Views from Norway, Sweden and Denmark - the three Nordic markets that unlike Finland have not adopted the euro - have taken a number of angles to the latest developments in the eurozone crisis.
Views from Norway, Sweden and Denmark – the three Nordic markets that unlike Finland have not adopted the euro – have taken a number of angles to the latest developments in the eurozone crisis.
Norway’s Dagens Næreingsliv points out that while Spain managed to get away its latest auction of three and six month government securities today, with high cover ratios, the interest rates demanded by buyers were considerable: 2.43% for the three month paper, against 2.36% at the last auction in June, and 3.69% on the six month paper, against 3.02% in June.
Figures put forward to Eurostat by Spain on Monday showed the country running a deficit of 8.5% of GDP, against its target of 6.3% for the whole of 2012. Knut Magnussen, senior economist at DNB Markets, wrote in a morning report that overall Spanish debt is up 7.4% since the first quarter of this year, hitting 72.1% of GDP, the paper reported.
Across the border in Sweden, Dagens Industri has picked up on Commerzbank’s latest note to customers, which says that Portugal’s target deficit rate remains a long way off.
The country’s budget improved in June, by about €3.7bn compared to the same month a year ago, but the deficit is still at 4.5%. And, there are technical reasons why the headline figures need to be put in context, the bank said.

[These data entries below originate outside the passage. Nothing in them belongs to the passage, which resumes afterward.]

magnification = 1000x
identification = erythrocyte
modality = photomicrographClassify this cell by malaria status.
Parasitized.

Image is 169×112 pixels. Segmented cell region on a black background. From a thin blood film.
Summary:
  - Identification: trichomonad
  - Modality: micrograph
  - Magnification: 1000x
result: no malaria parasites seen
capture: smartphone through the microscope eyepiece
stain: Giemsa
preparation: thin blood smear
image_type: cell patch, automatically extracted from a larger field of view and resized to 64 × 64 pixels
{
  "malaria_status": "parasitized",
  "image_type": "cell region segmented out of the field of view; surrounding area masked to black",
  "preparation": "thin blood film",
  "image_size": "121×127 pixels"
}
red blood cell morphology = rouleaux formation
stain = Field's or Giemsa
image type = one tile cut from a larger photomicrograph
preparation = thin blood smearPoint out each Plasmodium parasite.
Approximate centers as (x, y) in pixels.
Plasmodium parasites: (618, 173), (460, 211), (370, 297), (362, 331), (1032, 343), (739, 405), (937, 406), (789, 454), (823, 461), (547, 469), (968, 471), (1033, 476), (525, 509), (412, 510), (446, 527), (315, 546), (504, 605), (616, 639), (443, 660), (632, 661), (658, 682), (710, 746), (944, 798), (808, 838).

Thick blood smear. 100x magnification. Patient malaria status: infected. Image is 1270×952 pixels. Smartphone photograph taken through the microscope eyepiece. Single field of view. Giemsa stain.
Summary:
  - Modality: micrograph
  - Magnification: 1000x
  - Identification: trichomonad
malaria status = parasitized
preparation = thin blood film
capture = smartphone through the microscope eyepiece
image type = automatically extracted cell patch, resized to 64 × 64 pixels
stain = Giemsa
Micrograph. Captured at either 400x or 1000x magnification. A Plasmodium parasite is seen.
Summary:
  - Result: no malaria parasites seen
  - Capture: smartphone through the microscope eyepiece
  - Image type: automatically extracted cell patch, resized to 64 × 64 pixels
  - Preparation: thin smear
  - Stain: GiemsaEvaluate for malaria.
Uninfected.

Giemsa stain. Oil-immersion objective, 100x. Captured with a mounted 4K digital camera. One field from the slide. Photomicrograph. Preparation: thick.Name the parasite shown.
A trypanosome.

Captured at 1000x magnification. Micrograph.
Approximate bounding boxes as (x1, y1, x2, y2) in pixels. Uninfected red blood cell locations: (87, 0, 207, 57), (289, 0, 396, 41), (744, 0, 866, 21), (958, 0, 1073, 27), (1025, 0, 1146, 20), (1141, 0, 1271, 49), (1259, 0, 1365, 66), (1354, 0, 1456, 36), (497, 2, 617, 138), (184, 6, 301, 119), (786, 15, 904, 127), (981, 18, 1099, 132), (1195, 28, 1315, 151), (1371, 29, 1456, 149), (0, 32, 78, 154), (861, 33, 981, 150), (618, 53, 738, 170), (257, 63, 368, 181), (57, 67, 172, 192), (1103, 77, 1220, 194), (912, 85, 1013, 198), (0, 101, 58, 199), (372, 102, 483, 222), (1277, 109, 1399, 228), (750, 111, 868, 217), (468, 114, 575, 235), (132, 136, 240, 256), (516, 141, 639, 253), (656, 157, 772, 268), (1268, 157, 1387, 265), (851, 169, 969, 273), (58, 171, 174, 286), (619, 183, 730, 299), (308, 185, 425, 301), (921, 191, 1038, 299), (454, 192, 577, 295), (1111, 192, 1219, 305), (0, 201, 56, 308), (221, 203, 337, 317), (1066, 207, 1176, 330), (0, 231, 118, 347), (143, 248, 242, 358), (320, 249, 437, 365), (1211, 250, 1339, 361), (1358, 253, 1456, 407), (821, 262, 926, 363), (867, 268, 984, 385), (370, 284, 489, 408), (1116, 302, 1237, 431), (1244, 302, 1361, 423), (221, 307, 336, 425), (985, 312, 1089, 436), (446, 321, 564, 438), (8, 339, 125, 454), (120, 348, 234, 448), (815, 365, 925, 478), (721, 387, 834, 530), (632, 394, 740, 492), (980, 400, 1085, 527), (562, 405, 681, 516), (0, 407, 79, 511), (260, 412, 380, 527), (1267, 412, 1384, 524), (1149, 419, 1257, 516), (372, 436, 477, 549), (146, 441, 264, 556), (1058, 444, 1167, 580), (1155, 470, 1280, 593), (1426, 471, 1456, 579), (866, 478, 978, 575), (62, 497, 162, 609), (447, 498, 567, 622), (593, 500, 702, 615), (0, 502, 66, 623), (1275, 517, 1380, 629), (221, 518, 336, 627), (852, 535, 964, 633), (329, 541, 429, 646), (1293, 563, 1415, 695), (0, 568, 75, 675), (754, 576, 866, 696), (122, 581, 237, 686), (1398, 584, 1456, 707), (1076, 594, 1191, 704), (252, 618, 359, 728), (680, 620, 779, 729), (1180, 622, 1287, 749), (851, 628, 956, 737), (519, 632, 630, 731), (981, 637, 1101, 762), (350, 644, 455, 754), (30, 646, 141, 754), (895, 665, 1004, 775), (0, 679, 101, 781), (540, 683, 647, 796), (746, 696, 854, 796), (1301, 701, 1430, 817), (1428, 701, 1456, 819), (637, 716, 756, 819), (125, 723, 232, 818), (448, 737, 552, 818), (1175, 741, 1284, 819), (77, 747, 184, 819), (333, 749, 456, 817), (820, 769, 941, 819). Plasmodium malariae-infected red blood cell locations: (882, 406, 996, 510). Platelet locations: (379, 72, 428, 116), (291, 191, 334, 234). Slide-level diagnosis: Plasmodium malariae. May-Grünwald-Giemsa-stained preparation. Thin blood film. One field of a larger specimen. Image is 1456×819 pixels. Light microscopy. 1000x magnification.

Partly the improvement was due to a book keeping exercise that shifted the burden of pension deficits. However, this does not per se address the ongoing budget deficit. Adjusting for this ought to result in a much lower improvement in national accounts of about €1bn. But this too requires adjusting for the payment of salaries to public sector staff, which will not receive additional payments going forward.
Staying on the theme of pensions, Henrik Henriksen, chief strategist at Denmark’s PFA Pension, is quoted in Børsen as saying the crisis would be worse from his perspective if Denmark was in the eurozone.
Any improvement in the near term will depend on the political reaction pending to the latest turn for the worse in the ongoing crisis: “It is an existential crisis for the euro, and it is definitely serious.”
At Nordea Markets, chief analyst European Economies Anders Svendsen said that for all the noise, the latest PMI figures from the eurozone suggested a stabilisation in July, which was in line with expectations.
“The numbers are bad but the situation did not worsen in July compared with June, which means that the ECB is likely to keep interest rates on hold at the August meeting and evaluate the effects on the rate cut earlier this month.”
“The German PMI numbers showed the biggest surprise with a significant drop led by the manufacturing sector. The recession that was barely avoided in Q1 seem very likely to have become reality in Q2 and Q3. Yesterday’s announcement from Moody’s that Germany has been put on negative ratings watch and today’s drop in the PMI shows that even the strongest countries in the euro area are heavily affected by the debt crisis in Southern Europe.”
“The French PMI numbers showed an increase led by a significant improvement in the service sector.”